What I've mainly heard from Remainers are a lot of racism charges, and the assumption seems to be that racism is the only reason anyone would not want to be part of the EU. We are undoubtedly at a crisis of civil citizenry when reasonable people cannot accept disagreement with one another. I'm not saying there's no racism in England; there's racism everywhere there's people. But to credit that to all the Exit supporters is a gross distortion at the least.

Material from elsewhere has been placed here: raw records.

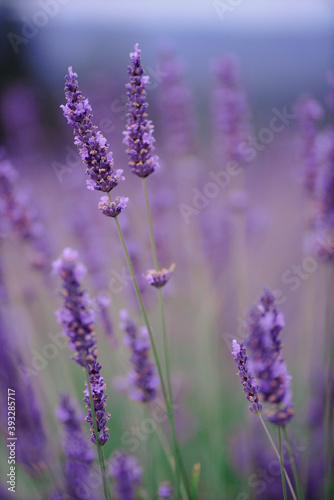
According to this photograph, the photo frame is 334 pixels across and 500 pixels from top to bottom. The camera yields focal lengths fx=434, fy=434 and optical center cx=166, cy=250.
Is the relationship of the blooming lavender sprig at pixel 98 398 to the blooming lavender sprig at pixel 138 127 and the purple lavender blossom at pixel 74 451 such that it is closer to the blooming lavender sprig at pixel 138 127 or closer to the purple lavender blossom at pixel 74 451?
the purple lavender blossom at pixel 74 451

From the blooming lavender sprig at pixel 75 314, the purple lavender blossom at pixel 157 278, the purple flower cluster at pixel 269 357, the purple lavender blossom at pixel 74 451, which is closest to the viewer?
the purple flower cluster at pixel 269 357

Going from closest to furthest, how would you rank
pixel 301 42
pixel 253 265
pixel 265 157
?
pixel 253 265 < pixel 265 157 < pixel 301 42

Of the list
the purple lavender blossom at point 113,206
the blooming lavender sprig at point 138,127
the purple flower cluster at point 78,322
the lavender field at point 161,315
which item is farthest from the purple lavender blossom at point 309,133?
the purple flower cluster at point 78,322

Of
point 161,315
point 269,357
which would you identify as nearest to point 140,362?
point 161,315

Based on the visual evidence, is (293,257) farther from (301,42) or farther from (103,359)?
(301,42)

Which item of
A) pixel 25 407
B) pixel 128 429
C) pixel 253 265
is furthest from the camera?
pixel 253 265

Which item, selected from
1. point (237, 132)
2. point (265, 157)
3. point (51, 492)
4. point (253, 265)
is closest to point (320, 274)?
point (253, 265)

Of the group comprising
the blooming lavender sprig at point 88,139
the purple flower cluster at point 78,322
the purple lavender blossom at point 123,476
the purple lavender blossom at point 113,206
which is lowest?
the purple lavender blossom at point 123,476

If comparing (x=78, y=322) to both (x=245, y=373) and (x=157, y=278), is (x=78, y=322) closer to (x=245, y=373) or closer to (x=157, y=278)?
(x=157, y=278)
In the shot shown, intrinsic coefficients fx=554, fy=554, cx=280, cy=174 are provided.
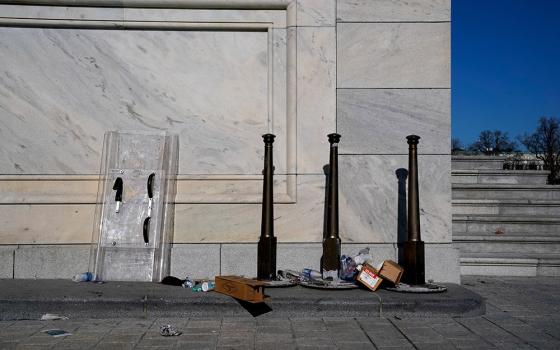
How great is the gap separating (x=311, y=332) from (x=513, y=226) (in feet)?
16.6

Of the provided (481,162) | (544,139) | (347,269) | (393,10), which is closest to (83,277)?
(347,269)

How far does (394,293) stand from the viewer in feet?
17.3

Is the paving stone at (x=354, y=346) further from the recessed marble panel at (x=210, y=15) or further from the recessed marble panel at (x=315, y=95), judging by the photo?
the recessed marble panel at (x=210, y=15)

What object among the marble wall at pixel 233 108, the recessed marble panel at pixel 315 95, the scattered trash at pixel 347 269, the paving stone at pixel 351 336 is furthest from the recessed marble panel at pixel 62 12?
the paving stone at pixel 351 336

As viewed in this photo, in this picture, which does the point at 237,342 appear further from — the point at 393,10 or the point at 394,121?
the point at 393,10

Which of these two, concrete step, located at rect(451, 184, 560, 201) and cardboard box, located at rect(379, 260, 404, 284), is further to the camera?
concrete step, located at rect(451, 184, 560, 201)

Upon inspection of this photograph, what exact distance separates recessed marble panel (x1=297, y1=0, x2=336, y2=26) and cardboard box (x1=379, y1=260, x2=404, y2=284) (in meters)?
2.87

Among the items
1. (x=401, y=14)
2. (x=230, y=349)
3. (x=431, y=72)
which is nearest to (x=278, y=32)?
(x=401, y=14)

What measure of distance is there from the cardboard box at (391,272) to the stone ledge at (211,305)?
0.27m

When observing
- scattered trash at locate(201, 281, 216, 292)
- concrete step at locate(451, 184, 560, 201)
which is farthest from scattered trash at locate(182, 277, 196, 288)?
concrete step at locate(451, 184, 560, 201)

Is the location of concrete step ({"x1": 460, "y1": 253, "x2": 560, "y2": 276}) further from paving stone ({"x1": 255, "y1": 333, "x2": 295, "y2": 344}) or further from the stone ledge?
paving stone ({"x1": 255, "y1": 333, "x2": 295, "y2": 344})

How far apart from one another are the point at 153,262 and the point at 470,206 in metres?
5.28

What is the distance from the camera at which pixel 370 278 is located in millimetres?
5355

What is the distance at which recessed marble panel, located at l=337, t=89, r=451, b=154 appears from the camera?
6320 mm
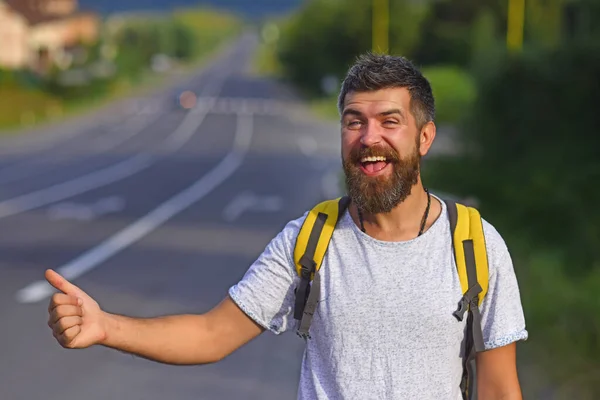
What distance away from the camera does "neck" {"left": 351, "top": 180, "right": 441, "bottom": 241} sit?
2859 millimetres

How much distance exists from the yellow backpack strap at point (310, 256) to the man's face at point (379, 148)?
105 millimetres

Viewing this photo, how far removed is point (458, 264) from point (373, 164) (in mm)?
351

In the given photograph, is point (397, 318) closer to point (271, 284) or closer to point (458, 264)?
point (458, 264)

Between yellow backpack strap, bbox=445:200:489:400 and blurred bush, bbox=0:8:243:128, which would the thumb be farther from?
blurred bush, bbox=0:8:243:128

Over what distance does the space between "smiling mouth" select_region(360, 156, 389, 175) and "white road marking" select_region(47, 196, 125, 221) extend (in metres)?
16.8

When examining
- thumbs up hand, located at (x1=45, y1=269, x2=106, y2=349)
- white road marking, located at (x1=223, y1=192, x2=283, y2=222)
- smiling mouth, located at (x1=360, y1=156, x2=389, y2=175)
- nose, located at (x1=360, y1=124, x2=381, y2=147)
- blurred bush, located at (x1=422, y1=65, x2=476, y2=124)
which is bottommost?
white road marking, located at (x1=223, y1=192, x2=283, y2=222)

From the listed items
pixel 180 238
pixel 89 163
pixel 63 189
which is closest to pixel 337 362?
pixel 180 238

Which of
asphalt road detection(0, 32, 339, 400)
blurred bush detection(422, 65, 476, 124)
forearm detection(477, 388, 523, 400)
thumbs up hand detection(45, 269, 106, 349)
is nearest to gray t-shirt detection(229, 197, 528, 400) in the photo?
forearm detection(477, 388, 523, 400)

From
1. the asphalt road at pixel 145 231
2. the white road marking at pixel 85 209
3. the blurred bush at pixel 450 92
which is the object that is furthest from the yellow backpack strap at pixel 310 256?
the blurred bush at pixel 450 92

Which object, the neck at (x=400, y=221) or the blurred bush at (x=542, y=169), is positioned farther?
the blurred bush at (x=542, y=169)

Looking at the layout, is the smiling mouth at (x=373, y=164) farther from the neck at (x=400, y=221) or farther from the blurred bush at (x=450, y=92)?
the blurred bush at (x=450, y=92)

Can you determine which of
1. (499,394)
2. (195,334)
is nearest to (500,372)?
(499,394)

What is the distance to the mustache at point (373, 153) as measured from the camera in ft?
9.26

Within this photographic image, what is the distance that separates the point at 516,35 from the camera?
40.7 meters
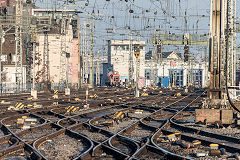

Maybe being American makes me sympathetic to our British brothers for wanting to be free from an overbearing state that takes more than it gives. (Sounds familiar, eh, my English pals?) This should have been a simple yes or no, with rational arguments made on both sides, and acceptance of the results in the end, and instead we got this horrible tangle of exaggeration, recrimination, and accusation.

I am proud of nations that strike a blow for freedom, never more so than at our own Independence Day. So I say bravo, England. (I just wish more Americans were eager to be independent from government dependence.)

Last thought: I was struck by the proximity of Wimbledon to the Brexit vote. I immediately thought of the Monty Python sketch wherein aliens are turning Englishmen into Scotsmen so that the aliens can win Wimbledon, Scotsmen being poor at tennis.


I wondered if the aliens had returned, and managed to turn 51 percent of Englishmen into Englishmen.